BlogData Engineering

What Is a Data Quality Test? Validating Your Data Pipeline with dbt

James Okafor
James Okafor
Senior Data Engineer
·August 7, 202810 min read

Data quality tests are automated checks that run in the data pipeline to validate that data meets defined expectations — uniqueness, referential integrity, non-nullness, and business-rule compliance. This guide explains the types of data quality tests, how dbt implements them, and how to build a testing strategy.

A data quality test is an automated check that runs during or after a data pipeline to validate that data meets defined expectations.

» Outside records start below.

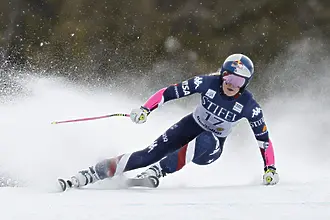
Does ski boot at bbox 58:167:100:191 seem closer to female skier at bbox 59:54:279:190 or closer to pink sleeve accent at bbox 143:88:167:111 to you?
female skier at bbox 59:54:279:190

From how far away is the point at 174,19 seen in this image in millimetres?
11711

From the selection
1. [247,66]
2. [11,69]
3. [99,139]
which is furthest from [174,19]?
[247,66]

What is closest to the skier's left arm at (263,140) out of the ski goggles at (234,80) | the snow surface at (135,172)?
the snow surface at (135,172)

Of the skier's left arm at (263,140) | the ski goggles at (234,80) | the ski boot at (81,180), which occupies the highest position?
the ski goggles at (234,80)

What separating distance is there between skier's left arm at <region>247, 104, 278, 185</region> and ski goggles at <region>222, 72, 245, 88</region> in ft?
0.72

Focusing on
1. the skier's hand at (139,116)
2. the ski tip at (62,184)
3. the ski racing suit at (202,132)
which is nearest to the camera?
the ski tip at (62,184)

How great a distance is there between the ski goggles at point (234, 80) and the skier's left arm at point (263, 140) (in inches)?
8.6

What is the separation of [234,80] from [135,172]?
130 centimetres

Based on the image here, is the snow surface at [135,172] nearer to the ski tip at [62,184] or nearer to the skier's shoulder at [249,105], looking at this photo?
the ski tip at [62,184]

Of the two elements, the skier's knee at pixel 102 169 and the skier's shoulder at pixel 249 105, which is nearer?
the skier's knee at pixel 102 169

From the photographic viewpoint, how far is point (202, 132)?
4078 millimetres

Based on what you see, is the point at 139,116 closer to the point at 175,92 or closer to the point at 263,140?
the point at 175,92

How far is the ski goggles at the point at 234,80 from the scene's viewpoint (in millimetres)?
3875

Tests catch problems introduced in ingestion, transformation, or source systems before they propagate to dashboards and analytics that stakeholders depend on. Without tests, data quality failures are discovered by end users — the wrong number in a board-level report, a spike that turns out to be a pipeline bug rather than a business event.

Tests shift data quality failure discovery from downstream to upstream — from the stakeholder reading the dashboard to the pipeline engineer who can fix it before anyone else notices.

The Four Generic dbt Test Types

dbt provides four built-in generic tests that can be applied to any model column with a single line of configuration:

**unique:** Asserts that every value in the column is distinct. Appropriate for columns that should be unique — primary keys (customer_key, order_id), natural business keys, and any column where duplicate values indicate a data quality problem (duplicate rows from a broken deduplication step).

**not_null:** Asserts that no values in the column are NULL. Required fields that should never be empty — order date on an orders table, customer_id on a customer dimension. A not_null test failure on a non-nullable column indicates a broken ingestion step or source system bug.

**accepted_values:** Asserts that all values in the column belong to a defined list. For status columns (order_status should only ever be 'pending', 'processing', 'shipped', 'delivered', 'cancelled'), payment type columns, or any categorical field with a bounded valid set. Failures indicate new categories appearing in source data without being handled in transformation logic.

**relationships:** Asserts referential integrity — every value in the tested column has a matching row in a specified reference column of another model. Tests that every customer_key in the orders fact table exists in the customer dimension. Referential integrity failures indicate broken joins or incomplete dimension population.

Schema Tests vs Data Tests

**Schema tests** (the four generic tests above) validate structural properties of the data — uniqueness, nullability, referential integrity. They are fast to run and validate fundamental assumptions about the model.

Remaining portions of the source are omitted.